### Document extract
The search for mechanical communication with the Other Side also continues in the United States. I know a nationally famous electronics engineer, for instance, who takes the whole thing so seriously that he is now at work on a mechanical medium of his own. He is no crank; and he knows his electronics so well he can practically call them by name. Maybe he will put it over. He refuses to tell about it. "If it works out," he says, "I'll want to do a scientific paper on it."
There is a Department of Religion and Philosophy in a western university I know of, that is cautiously dipping its feet in the same waters, just to see how cold they are.
Is mechanical communication with the Spirit World a reasonable idea? Well, telekinesis, the purported ability of the mind to move material obejcts - that is to say the "power of mind over matter" - already has been demonstrated by the experiments of Rhine and others, to be at least a possiblity, and even a probability - though its existence has not yet been fully proved in the laboratory.
All of which suggests that the idea of a discarnate entity being able to operate a delicate electronic device is, at any rate, not to be regarded as a mere absurdity.
____
Now for an update: On Coast to Coast AM Christopher Moon spoke on the "spirit telephone" that works. With the help of Edison and his scientists on the Other Side they have been given instructions to tune up the phone. He said you can ask for anyone you want to speak to on the other side and they will come to the phone! Also said that spirits who want to get their 2 cents in will try to break in but they are soon evicted.
For all of you scientific type persons perhaps you can find the way to build one of these phones. Wouldn't that be wonderful to be able to speak to your love ones again? I know I would love it.
Christopher Moon was a guest on Coast to Coast AM a month ago. This is the write up about him and the Ghost Telephone.
Electronic Spirit CommunicationParanormal investigator Christopher Moon, the founder of Haunted Times Magazine, discussed 'Frank's Box,' also known as the telephone to the dead. The box, composed of used parts from various electronic devices, was originally housed in an old hollowed-out computer tower, said Moon, who has used the apparatus at a number of haunted sites, such as the Lizzie Borden House (now a B & B!) and the Mason House Inn.
Frank's Box allows for two-way communication with the other side, in a way that is more interactive than typical EVP, Moon explained. Two recordings were played on the show. He claimed he was able to communicate with Thomas Edison's co-workers (Edison never finished the spirit contact machine he was said to be working on).

[Caption-style text data]
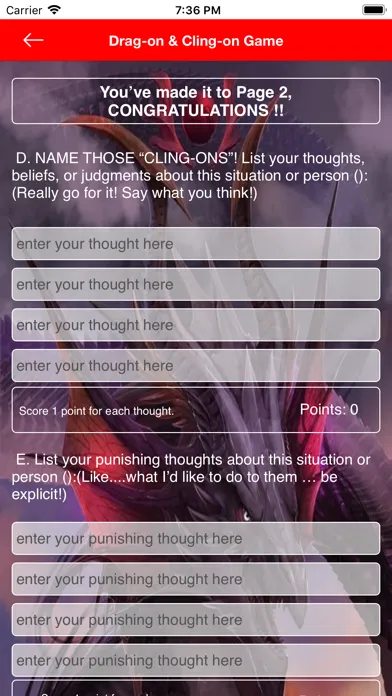 Forgiveness HeartLand Aramaic Screenshots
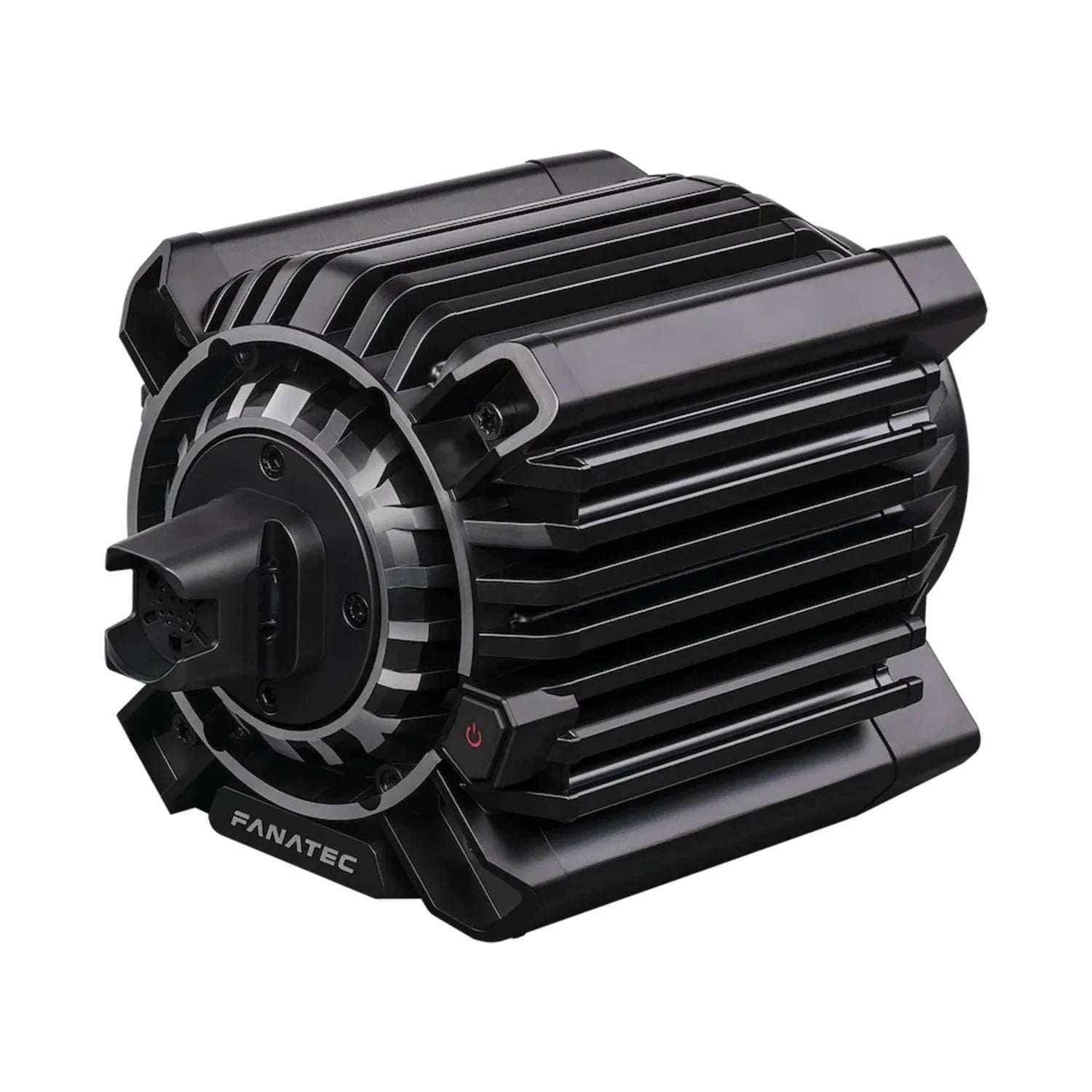 Fanatec Podium DD Wheelbase 25 Nm | Direct Drive Wheelbases | SIMHUB.PRO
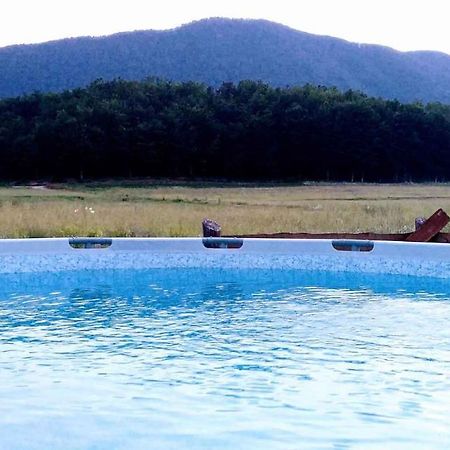 Holiday Home In Smiljan 17134 Экстерьер фото
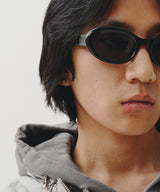 DROP SUNGLASS (BLACK)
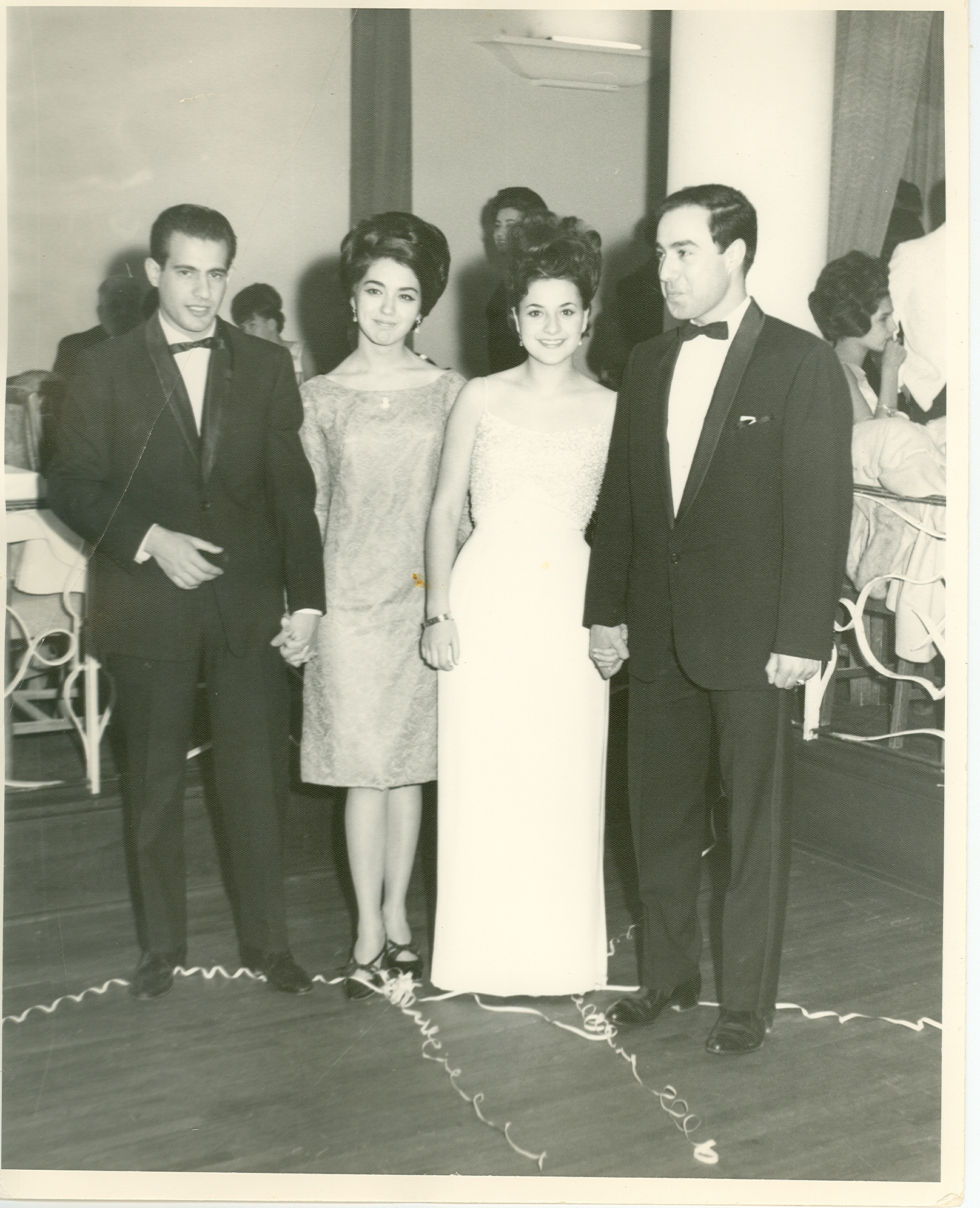 Documento histórico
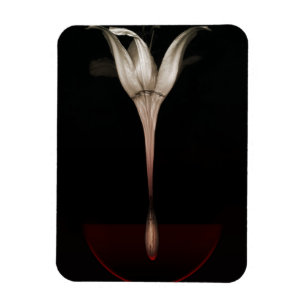 Bloedkalk 2013 magneet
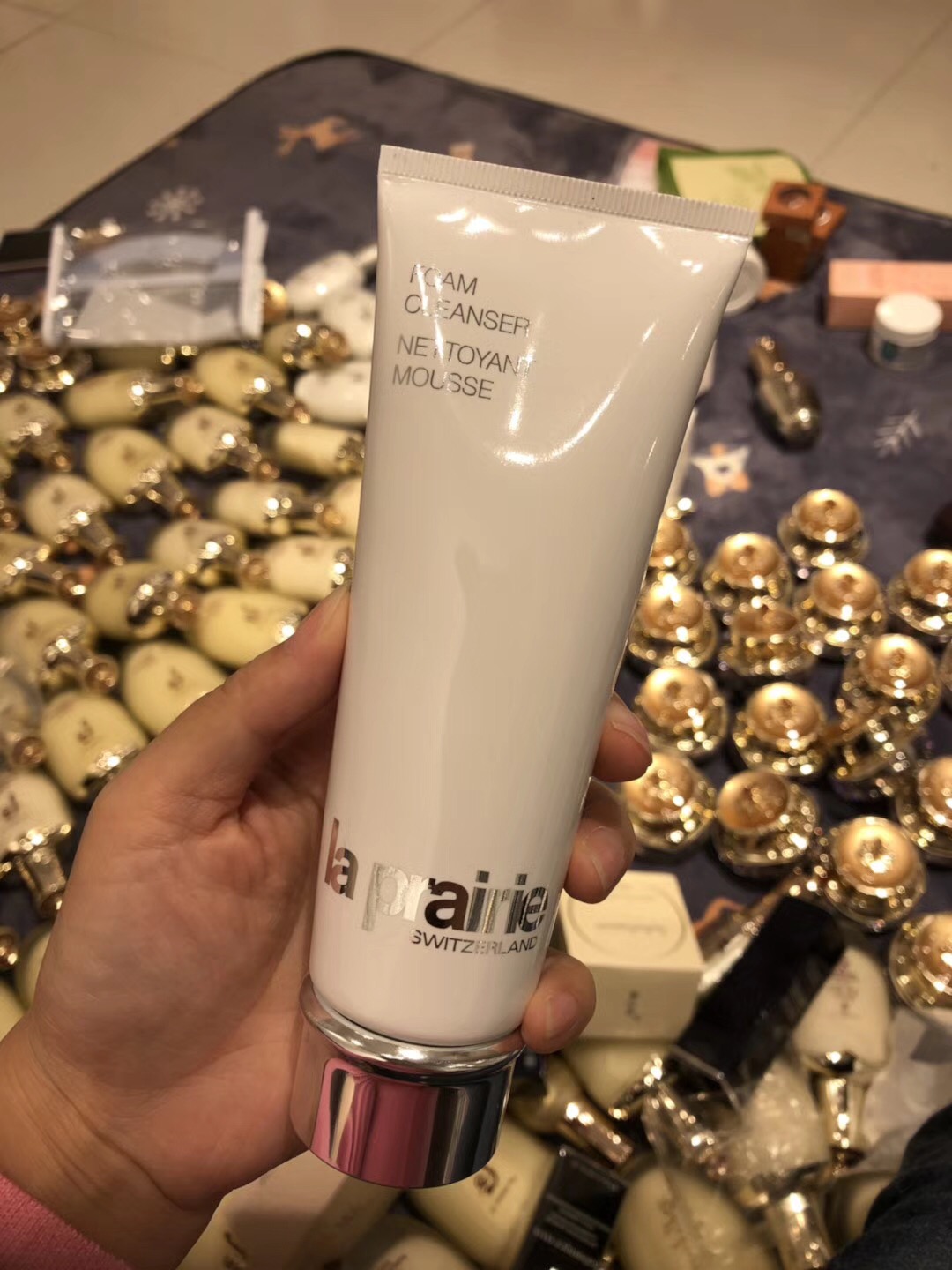 一款能真正把脸洗干净的洁面产品,什么洁面最干净又温和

### Requirement
Turn the paragraph of the spirit communication text that begins "Frank's Box allows for two-way communication" into a short list that keeps its main facts.

### Expected output
- Moon said Frank's Box allows two-way communication with the other side.
- He said it is more interactive than typical EVP.
- Two recordings were played on the show.
- He claimed to have communicated with Thomas Edison's co-workers.
- Edison never finished the spirit contact machine he was said to be working on.